» **What this task involves**
Every entry below should come back unchanged, except that the pictures are dropped.

» **Collected data**
# # # # # # #
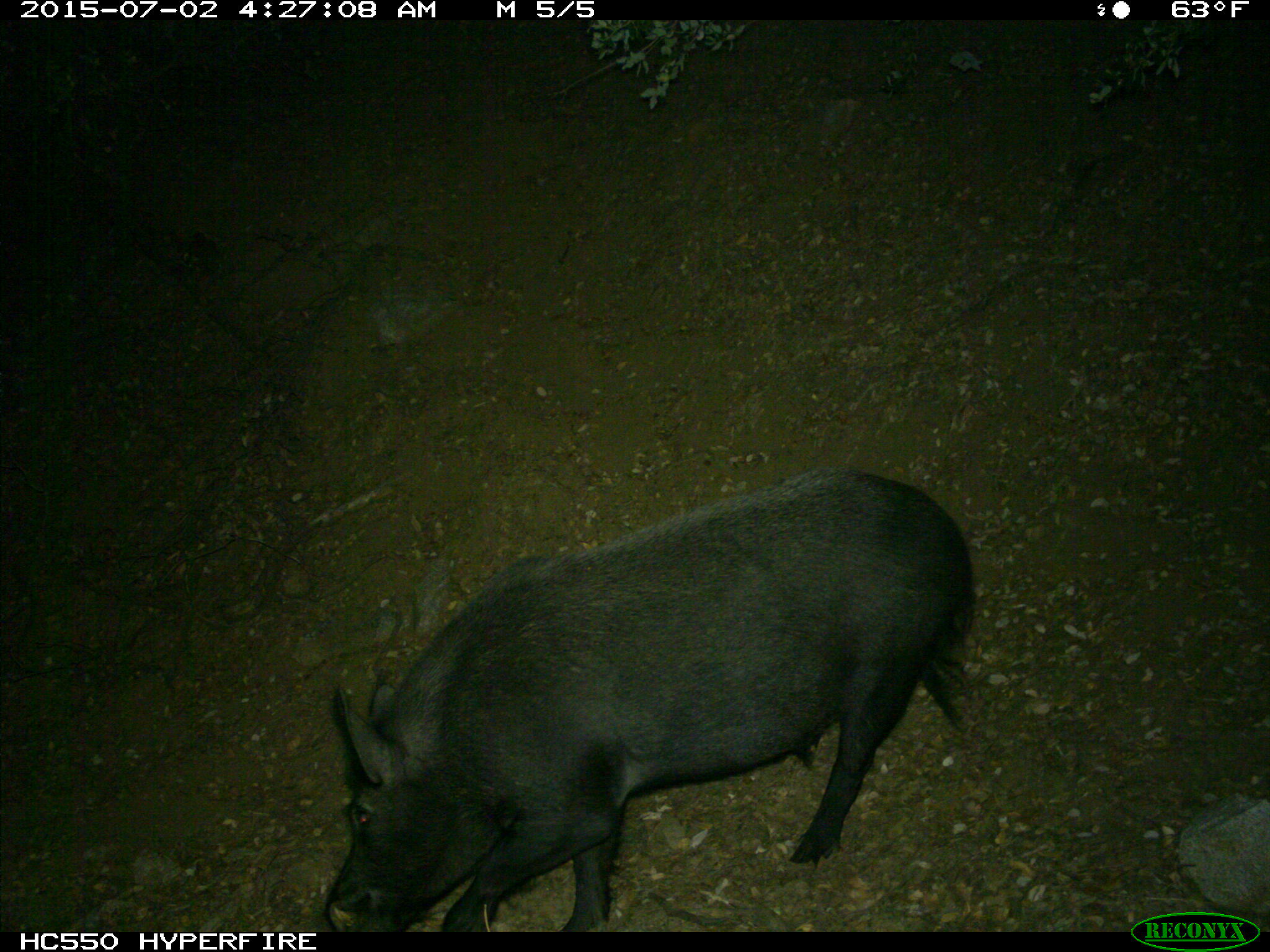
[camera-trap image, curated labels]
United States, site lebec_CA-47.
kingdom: Animalia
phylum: Chordata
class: Mammalia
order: Artiodactyla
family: Suidae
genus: Sus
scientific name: Sus scrofa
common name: wild boar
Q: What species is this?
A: Sus scrofa (wild boar).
# # # # # # #
» **Result**
[camera-trap image, curated labels]
United States, site lebec_CA-47.
kingdom: Animalia
phylum: Chordata
class: Mammalia
order: Artiodactyla
family: Suidae
genus: Sus
scientific name: Sus scrofa
common name: wild boar
Q: What species is this?
A: Sus scrofa (wild boar).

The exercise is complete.